1. The problem statement, all variables and given/known data
I need to prove or disprove:
(AintersectB)'=A'intersectB'



2. Relevant equations



3. The attempt at a solution
Let x\in(A\capB)'
Then x\notinA\capB
x\notinA or x\notinB
Then x\inA' or x\inB'
x\inA'\cupB'

[VeeEight]

x is not an element of A intersection B means that x is not a common element of A and B. So you want to look at how you went from line 2 to line 3. You might want to try some examples to see what is happening, like A = (0,1), B = [0,1] (as a subset of the reals).

[kathrynag]

x is not an element of A intersection B means that x is not a common element of A and B. So you want to look at how you went from line 2 to line 3. You might want to try some examples to see what is happening, like A = (0,1), B = [0,1] (as a subset of the reals).

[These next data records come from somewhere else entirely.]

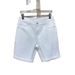 Men's Slim Fit Denim Shorts Summer Casual Style Solid Color Five Point Trendy Pants_viptrois.com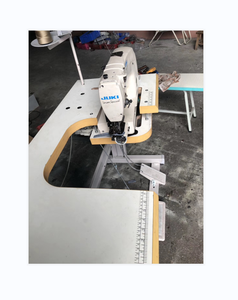 Máquina de <span class=keywords><strong>Coser</strong></span> Industrial JUKI Union Special 63900 M Usada para <span class=keywords><strong>Dobladillo</strong></span> Inferior de Jeans, Máquina de <span class=keywords><strong>Coser</strong></span> para Materiales Pesados - Product Image 3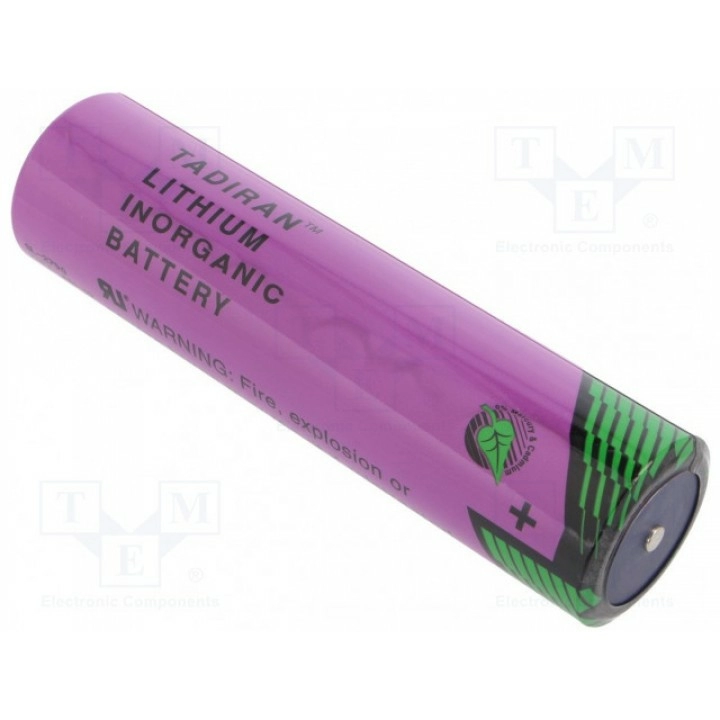 Батарея литиевая (LTC) TADIRAN SL-2790S (SL-2790-S)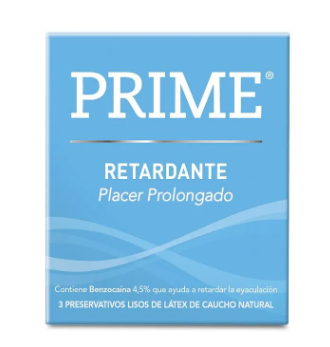 Prime Retardante X 3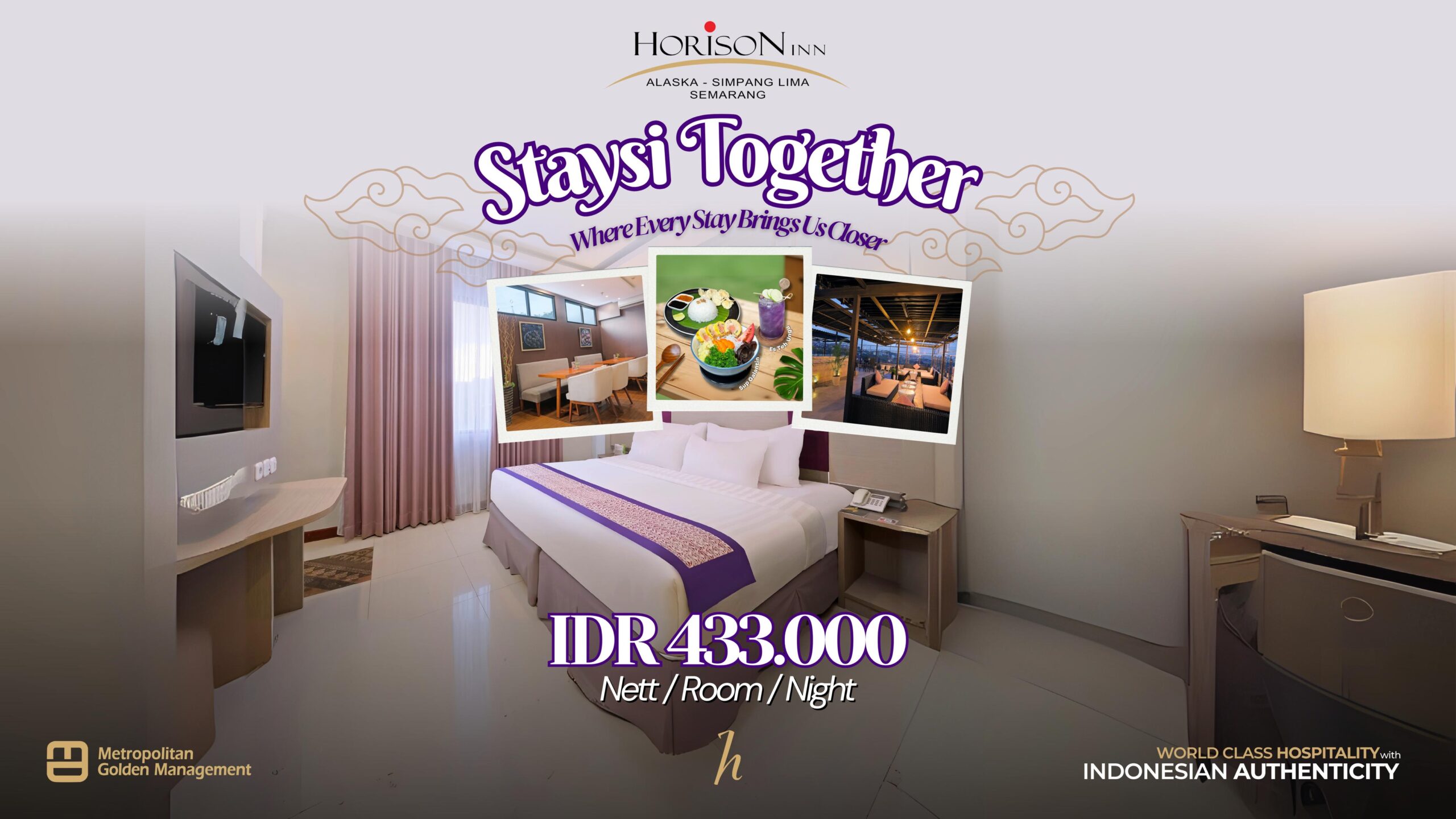 horison inn semarang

Ok I typed line 2 and 3 wrong
Then x\notinA\cupB
x\notinA or x\notinB

[kathrynag]

Let A={1,2,3}
B={3,4} universe={1,2,3,4,5,6}
(A intersect B)={3}
(A intersect B)'={1,2,4,5,6}

A'={4,5,6}
B'={1,2,5,6}
A'intersectB'={5,6}

[kittybobo1]

You might want to check your 'ors' and 'ands'. If you have the union of (1,2,3) U (4,5,6), then given any x, that would mean that x is in (1,2,3) or (4,5,6), right? What about for intersections? Your proof is almost right..

[kathrynag]

1. The problem statement, all variables and given/known data
I need to prove or disprove:
(AintersectB)'=A'intersectB'



2. Relevant equations



3. The attempt at a solution
Let x\in(A\capB)'
Then x\notinA\capB
x\notinA or x\notinB
Then x\inA' or x\inB'
x\inA'\cupB'

Let A={1,2,3}
B={3,4} universe={1,2,3,4,5,6}
(A intersect B)={3}
(A intersect B)'={1,2,4,5,6}

A'={4,5,6}
B'={1,2,5,6}
A'intersectB'={5,6}
So, x\notinA\capB.
This implies x\notin{3}
So,x\in{1,2,4,5,6}
Would this mean x\inA' or x\inB'?

[kathrynag]

1. The problem statement, all variables and given/known data
I need to prove or disprove:
(AintersectB)'=A'intersectB'



2. Relevant equations



3. The attempt at a solution
Let x\in(A\capB)'
Then x\notinA\capB
x\notinA or x\notinB
Then x\inA' or x\inB'
x\inA'\cupB'

Ok so x\notinA and x\notinB.
Then x\inA' and x\inB'.
x\inA'\cupB'

[kittybobo1]

well, no, you had it right using the 'or's. I just wasn't sure if moving from line 2 to line 3 you understood what you were doing or if you were formulating it to make your answer right.

[kathrynag]

Ok, then did I go wrong somewhere in my proof? Should I have said x\notinA and x\notinB. Then if I went on from there, I could get a right conclusion?

[natives]

If you dont care what method..You can use VENN DIAGRAMS!

[pizzasky]

Let A = {1,2,3} , B = {3,4} , universe = {1,2,3,4,5,6}

A \cap B = {3}
(A \cap B)' = {1,2,4,5,6}

A' = {4,5,6}
B' = {1,2,5,6}
A' \cap B' = {5,6}

This counterexample should tell you that the statement (A \cap B)' = A' \cap B' is not true!

[cristo]

If you dont care what method..You can use VENN DIAGRAMS!

A Venn diagram is not a rigorous mathematical proof.